# OBJECTIVE
Pull out every line of the data below that contains the string "detection" and copy each one out.

# DATA TO PROCESS
------------

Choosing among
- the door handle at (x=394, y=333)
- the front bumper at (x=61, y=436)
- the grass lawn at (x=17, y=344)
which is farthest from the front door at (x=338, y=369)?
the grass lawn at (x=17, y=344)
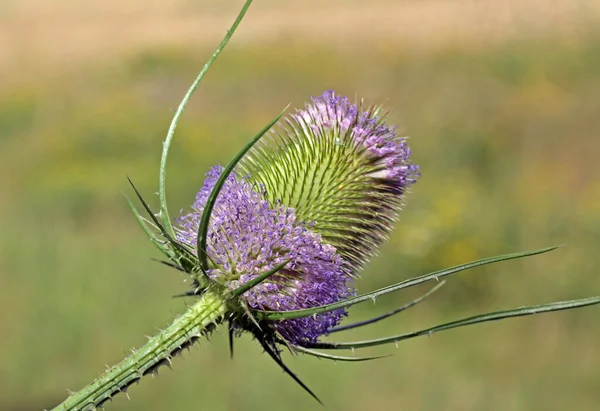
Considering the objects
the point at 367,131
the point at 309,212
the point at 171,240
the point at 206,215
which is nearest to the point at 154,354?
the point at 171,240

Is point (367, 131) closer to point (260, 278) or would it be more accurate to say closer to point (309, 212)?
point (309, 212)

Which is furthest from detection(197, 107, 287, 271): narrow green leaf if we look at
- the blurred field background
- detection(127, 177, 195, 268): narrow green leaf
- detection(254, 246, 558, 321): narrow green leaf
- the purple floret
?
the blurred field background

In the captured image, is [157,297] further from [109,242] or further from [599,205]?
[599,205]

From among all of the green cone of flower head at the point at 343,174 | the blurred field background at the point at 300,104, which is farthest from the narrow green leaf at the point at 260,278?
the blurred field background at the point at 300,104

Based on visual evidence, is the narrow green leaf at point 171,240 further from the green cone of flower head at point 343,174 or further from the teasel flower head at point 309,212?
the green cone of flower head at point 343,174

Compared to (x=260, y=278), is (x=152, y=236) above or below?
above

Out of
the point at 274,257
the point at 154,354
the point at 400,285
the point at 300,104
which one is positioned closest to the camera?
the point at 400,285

------------

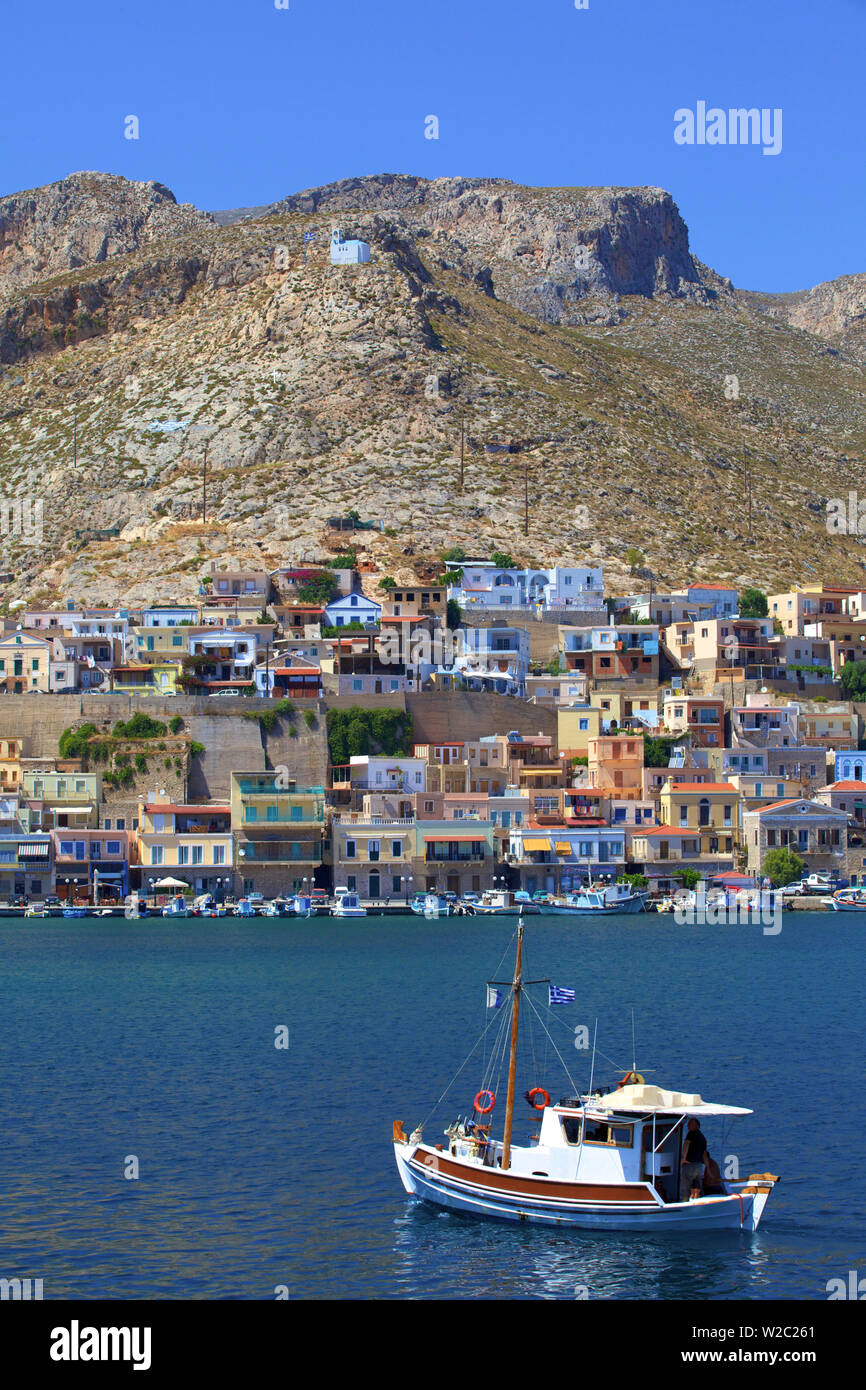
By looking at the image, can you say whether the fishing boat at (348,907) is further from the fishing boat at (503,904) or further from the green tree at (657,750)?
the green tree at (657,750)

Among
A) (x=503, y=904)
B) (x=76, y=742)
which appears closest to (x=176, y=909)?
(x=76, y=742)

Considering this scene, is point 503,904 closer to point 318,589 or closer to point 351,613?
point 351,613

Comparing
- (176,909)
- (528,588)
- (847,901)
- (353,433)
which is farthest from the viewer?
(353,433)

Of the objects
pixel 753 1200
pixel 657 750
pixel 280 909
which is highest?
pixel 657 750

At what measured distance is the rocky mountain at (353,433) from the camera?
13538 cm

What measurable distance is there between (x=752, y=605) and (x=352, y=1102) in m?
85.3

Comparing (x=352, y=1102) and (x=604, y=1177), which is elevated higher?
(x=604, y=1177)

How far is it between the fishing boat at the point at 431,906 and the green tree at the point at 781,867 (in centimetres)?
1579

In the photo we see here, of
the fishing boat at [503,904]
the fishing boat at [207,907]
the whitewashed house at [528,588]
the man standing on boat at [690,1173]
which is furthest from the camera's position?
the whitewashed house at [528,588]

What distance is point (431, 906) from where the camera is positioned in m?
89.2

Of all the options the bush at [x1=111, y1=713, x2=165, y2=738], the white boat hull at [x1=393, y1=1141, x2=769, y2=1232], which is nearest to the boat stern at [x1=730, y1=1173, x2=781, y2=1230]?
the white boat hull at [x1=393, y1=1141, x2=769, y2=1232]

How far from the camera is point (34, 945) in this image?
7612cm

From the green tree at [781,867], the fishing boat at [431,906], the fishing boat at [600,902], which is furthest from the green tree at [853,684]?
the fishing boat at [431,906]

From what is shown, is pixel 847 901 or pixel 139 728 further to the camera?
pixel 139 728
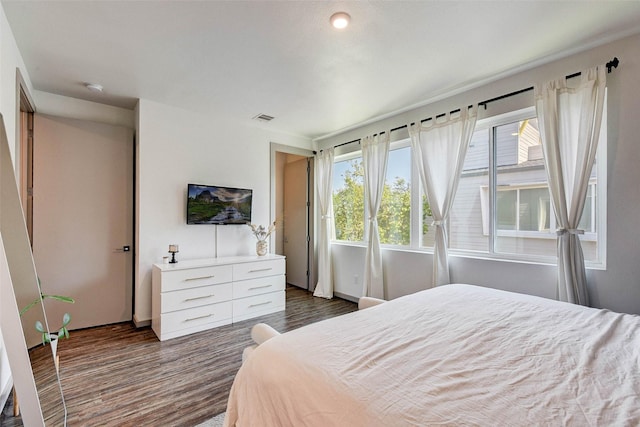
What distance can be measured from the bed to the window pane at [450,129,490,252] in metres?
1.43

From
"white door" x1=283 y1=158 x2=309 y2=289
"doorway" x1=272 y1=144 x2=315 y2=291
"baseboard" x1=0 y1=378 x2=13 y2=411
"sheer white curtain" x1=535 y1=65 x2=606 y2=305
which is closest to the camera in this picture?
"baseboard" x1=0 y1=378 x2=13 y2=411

------------

# OUTPUT OF THE EXERCISE
Which is furthest from detection(197, 107, 287, 271): narrow green leaf if we look at
- detection(127, 177, 195, 268): narrow green leaf
- detection(254, 246, 558, 321): narrow green leaf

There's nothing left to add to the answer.